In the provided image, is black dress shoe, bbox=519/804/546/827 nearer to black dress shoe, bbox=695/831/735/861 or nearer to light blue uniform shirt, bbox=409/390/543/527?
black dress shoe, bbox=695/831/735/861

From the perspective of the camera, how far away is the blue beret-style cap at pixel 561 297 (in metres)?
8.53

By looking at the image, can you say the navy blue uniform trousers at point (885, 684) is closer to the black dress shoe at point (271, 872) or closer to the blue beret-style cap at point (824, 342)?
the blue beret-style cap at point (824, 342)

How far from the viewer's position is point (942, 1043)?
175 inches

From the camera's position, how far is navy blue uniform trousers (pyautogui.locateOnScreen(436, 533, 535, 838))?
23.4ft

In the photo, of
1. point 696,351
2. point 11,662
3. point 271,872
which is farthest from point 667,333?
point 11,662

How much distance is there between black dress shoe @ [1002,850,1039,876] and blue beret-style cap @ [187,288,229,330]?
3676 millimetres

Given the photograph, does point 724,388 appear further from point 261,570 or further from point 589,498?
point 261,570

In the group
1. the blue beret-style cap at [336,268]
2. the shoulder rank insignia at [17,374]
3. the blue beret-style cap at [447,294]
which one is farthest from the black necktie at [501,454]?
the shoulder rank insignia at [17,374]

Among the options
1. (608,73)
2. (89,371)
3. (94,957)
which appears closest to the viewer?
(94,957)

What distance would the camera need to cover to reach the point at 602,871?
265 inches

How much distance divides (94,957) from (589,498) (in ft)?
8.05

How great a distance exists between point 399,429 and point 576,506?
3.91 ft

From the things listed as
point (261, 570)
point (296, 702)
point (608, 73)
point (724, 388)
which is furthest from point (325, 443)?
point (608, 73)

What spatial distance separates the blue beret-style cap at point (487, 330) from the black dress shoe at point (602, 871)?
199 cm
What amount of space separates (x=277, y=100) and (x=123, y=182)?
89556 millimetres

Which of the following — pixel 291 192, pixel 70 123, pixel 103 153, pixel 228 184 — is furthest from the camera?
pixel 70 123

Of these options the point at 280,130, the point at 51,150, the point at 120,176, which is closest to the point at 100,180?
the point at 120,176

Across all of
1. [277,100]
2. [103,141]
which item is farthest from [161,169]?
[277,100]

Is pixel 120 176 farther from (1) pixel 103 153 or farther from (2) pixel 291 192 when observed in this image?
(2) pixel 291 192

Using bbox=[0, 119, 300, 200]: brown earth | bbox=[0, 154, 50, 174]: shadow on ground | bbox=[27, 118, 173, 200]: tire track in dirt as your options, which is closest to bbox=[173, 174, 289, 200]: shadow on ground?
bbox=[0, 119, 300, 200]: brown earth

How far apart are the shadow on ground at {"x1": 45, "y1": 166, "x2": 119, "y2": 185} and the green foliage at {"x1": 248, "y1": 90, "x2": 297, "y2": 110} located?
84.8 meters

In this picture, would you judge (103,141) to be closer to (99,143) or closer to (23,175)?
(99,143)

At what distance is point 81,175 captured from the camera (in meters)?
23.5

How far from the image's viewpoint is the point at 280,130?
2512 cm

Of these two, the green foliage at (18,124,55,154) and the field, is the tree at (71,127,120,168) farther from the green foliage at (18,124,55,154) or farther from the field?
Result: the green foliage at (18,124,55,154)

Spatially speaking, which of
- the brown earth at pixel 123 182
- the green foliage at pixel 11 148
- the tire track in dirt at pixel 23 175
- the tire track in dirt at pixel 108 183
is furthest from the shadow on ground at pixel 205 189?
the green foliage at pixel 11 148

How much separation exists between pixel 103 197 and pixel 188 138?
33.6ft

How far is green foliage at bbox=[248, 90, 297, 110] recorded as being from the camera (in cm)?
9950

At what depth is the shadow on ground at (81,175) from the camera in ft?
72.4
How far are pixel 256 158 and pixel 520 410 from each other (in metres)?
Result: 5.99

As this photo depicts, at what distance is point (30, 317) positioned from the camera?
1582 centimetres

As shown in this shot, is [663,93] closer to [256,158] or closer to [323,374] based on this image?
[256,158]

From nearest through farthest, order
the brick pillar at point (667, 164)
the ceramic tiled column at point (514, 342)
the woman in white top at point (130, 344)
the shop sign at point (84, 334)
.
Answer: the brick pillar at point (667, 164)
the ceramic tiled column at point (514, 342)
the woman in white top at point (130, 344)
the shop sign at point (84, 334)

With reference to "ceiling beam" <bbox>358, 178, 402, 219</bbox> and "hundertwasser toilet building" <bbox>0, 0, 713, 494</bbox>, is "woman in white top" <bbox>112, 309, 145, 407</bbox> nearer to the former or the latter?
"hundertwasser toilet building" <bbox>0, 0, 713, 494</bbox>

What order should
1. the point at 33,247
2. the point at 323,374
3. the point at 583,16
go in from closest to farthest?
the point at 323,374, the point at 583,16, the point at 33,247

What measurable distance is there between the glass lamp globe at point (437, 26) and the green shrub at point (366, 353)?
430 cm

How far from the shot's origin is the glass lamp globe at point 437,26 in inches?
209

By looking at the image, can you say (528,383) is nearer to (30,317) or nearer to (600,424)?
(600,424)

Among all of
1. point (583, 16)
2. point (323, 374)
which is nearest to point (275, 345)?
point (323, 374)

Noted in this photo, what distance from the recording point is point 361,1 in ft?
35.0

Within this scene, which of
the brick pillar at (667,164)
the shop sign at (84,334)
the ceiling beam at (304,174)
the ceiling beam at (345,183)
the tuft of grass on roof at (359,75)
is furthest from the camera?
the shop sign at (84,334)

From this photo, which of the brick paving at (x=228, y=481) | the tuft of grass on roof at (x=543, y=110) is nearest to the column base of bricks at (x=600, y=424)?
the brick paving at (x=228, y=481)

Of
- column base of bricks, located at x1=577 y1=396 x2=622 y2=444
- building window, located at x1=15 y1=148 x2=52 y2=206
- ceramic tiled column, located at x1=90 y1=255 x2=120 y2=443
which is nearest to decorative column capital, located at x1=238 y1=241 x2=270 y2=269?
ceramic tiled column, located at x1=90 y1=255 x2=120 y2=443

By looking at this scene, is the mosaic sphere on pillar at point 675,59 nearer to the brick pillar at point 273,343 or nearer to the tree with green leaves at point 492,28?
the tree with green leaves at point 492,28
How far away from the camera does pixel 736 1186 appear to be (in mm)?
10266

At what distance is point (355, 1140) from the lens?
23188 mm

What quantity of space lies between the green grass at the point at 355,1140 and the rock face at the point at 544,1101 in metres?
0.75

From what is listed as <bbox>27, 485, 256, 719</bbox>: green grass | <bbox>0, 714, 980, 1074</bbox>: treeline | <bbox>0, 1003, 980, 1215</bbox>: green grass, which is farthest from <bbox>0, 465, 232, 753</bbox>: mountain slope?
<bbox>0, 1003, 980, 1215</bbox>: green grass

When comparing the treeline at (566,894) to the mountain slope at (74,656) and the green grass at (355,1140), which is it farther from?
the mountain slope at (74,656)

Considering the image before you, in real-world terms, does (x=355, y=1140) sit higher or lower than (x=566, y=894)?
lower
○ ○ ○ ○ ○ ○ ○
Task goal
Exactly reproduce every line found in the records.

Result
In the provided image, is black dress shoe, bbox=519/804/546/827 nearer to black dress shoe, bbox=695/831/735/861 or nearer to light blue uniform shirt, bbox=409/390/543/527?
black dress shoe, bbox=695/831/735/861

From the perspective of the camera, how far away is the blue beret-style cap at pixel 561 297 (in metres)?
8.53

By looking at the image, can you say the navy blue uniform trousers at point (885, 684) is closer to the black dress shoe at point (271, 872) or closer to the blue beret-style cap at point (824, 342)?
the blue beret-style cap at point (824, 342)

How far from the viewer's position is point (942, 1043)?
175 inches

From the camera's position, how far is navy blue uniform trousers (pyautogui.locateOnScreen(436, 533, 535, 838))?
23.4ft

In the photo, of
1. point 696,351
2. point 11,662
3. point 271,872
which is farthest from point 667,333?
point 11,662

How much distance is there between black dress shoe @ [1002,850,1039,876] and blue beret-style cap @ [187,288,229,330]?
3676 millimetres

Given the photograph, does point 724,388 appear further from point 261,570 or further from point 589,498?
point 261,570

In the group
1. the blue beret-style cap at [336,268]
2. the shoulder rank insignia at [17,374]
3. the blue beret-style cap at [447,294]
which one is farthest from the black necktie at [501,454]?
the shoulder rank insignia at [17,374]

Among the options
1. (608,73)
2. (89,371)
3. (94,957)
which appears closest to the viewer?
(94,957)

What distance would the camera need to cover to reach the point at 602,871?
265 inches

How much distance divides (94,957) from (589,498) (in ft)?
8.05

How great a distance exists between point 399,429 and point 576,506?
3.91 ft

From the things listed as
point (261, 570)
point (296, 702)
point (608, 73)
point (724, 388)
which is furthest from point (325, 443)?
point (608, 73)

What spatial distance separates the blue beret-style cap at point (487, 330) from the black dress shoe at point (602, 871)?
199 cm
What amount of space separates (x=277, y=100) and (x=123, y=182)?
89556 millimetres

Which of the following — pixel 291 192, pixel 70 123, pixel 103 153, pixel 228 184 — is furthest from the camera?
pixel 70 123

Of these options the point at 280,130, the point at 51,150, the point at 120,176, which is closest to the point at 100,180?
the point at 120,176

Across all of
1. [277,100]
2. [103,141]
which item is farthest from [161,169]?
[277,100]

Is pixel 120 176 farther from (1) pixel 103 153 or farther from (2) pixel 291 192 when observed in this image?
(2) pixel 291 192

Using bbox=[0, 119, 300, 200]: brown earth | bbox=[0, 154, 50, 174]: shadow on ground | bbox=[27, 118, 173, 200]: tire track in dirt as your options, which is closest to bbox=[173, 174, 289, 200]: shadow on ground?
bbox=[0, 119, 300, 200]: brown earth

How far apart are the shadow on ground at {"x1": 45, "y1": 166, "x2": 119, "y2": 185} and the green foliage at {"x1": 248, "y1": 90, "x2": 297, "y2": 110} located?
84.8 meters

In this picture, would you judge (103,141) to be closer to (99,143) or closer to (23,175)?
(99,143)

At what distance is point 81,175 captured from the camera (in meters)?
23.5

How far from the image's viewpoint is the point at 280,130?
2512 cm

Of these two, the green foliage at (18,124,55,154) and the field, is the tree at (71,127,120,168) farther from the green foliage at (18,124,55,154) or farther from the field?
Result: the green foliage at (18,124,55,154)

Spatially speaking, which of
- the brown earth at pixel 123 182
- the green foliage at pixel 11 148
- the tire track in dirt at pixel 23 175
- the tire track in dirt at pixel 108 183
is furthest from the shadow on ground at pixel 205 189?
the green foliage at pixel 11 148

How much separation exists between pixel 103 197 and pixel 188 138?
33.6ft

How far is green foliage at bbox=[248, 90, 297, 110] recorded as being from the camera (in cm)?
9950

At what depth is the shadow on ground at (81,175) from the camera in ft?
72.4
How far are pixel 256 158 and pixel 520 410 from each other (in metres)?
Result: 5.99

As this photo depicts, at what distance is point (30, 317) positioned from the camera?
1582 centimetres

As shown in this shot, is [663,93] closer to [256,158] or closer to [323,374] based on this image?
[256,158]

From nearest through farthest, order
the brick pillar at point (667, 164)
the ceramic tiled column at point (514, 342)
the woman in white top at point (130, 344)
the shop sign at point (84, 334)
.
Answer: the brick pillar at point (667, 164)
the ceramic tiled column at point (514, 342)
the woman in white top at point (130, 344)
the shop sign at point (84, 334)

With reference to "ceiling beam" <bbox>358, 178, 402, 219</bbox> and "hundertwasser toilet building" <bbox>0, 0, 713, 494</bbox>, is "woman in white top" <bbox>112, 309, 145, 407</bbox> nearer to the former or the latter?
"hundertwasser toilet building" <bbox>0, 0, 713, 494</bbox>

What order should
1. the point at 33,247
2. the point at 323,374
3. the point at 583,16
go in from closest to farthest?
the point at 323,374, the point at 583,16, the point at 33,247

What measurable distance is there between the glass lamp globe at point (437, 26) and the green shrub at point (366, 353)?
430 cm

How far from the shot's origin is the glass lamp globe at point 437,26 in inches?
209

By looking at the image, can you say (528,383) is nearer to (30,317) or nearer to (600,424)?
(600,424)

Among all of
1. point (583, 16)
2. point (323, 374)
which is nearest to point (275, 345)?
point (323, 374)

Noted in this photo, what distance from the recording point is point 361,1 in ft?
35.0

Within this scene, which of
the brick pillar at (667,164)
the shop sign at (84,334)
the ceiling beam at (304,174)
the ceiling beam at (345,183)
the tuft of grass on roof at (359,75)
is furthest from the camera?
the shop sign at (84,334)

From this photo, which of the brick paving at (x=228, y=481) | the tuft of grass on roof at (x=543, y=110) is nearest to the column base of bricks at (x=600, y=424)?
the brick paving at (x=228, y=481)

Of
- column base of bricks, located at x1=577 y1=396 x2=622 y2=444
- building window, located at x1=15 y1=148 x2=52 y2=206
- ceramic tiled column, located at x1=90 y1=255 x2=120 y2=443
which is nearest to decorative column capital, located at x1=238 y1=241 x2=270 y2=269?
ceramic tiled column, located at x1=90 y1=255 x2=120 y2=443

By looking at this scene, is the mosaic sphere on pillar at point 675,59 nearer to the brick pillar at point 273,343 or nearer to the tree with green leaves at point 492,28?
the tree with green leaves at point 492,28
How far away from the camera does pixel 736 1186 appear to be (in mm)?
10266

At what distance is point (355, 1140) from the lens?
23188 mm

What quantity of space lies between the green grass at the point at 355,1140 and the rock face at the point at 544,1101 in metres?
0.75

From what is listed as <bbox>27, 485, 256, 719</bbox>: green grass | <bbox>0, 714, 980, 1074</bbox>: treeline | <bbox>0, 1003, 980, 1215</bbox>: green grass, which is farthest from <bbox>0, 465, 232, 753</bbox>: mountain slope?
<bbox>0, 1003, 980, 1215</bbox>: green grass

When comparing the treeline at (566,894) to the mountain slope at (74,656) and the green grass at (355,1140), which is it farther from?
the mountain slope at (74,656)

Considering the image before you, in real-world terms, does (x=355, y=1140) sit higher or lower than (x=566, y=894)?
lower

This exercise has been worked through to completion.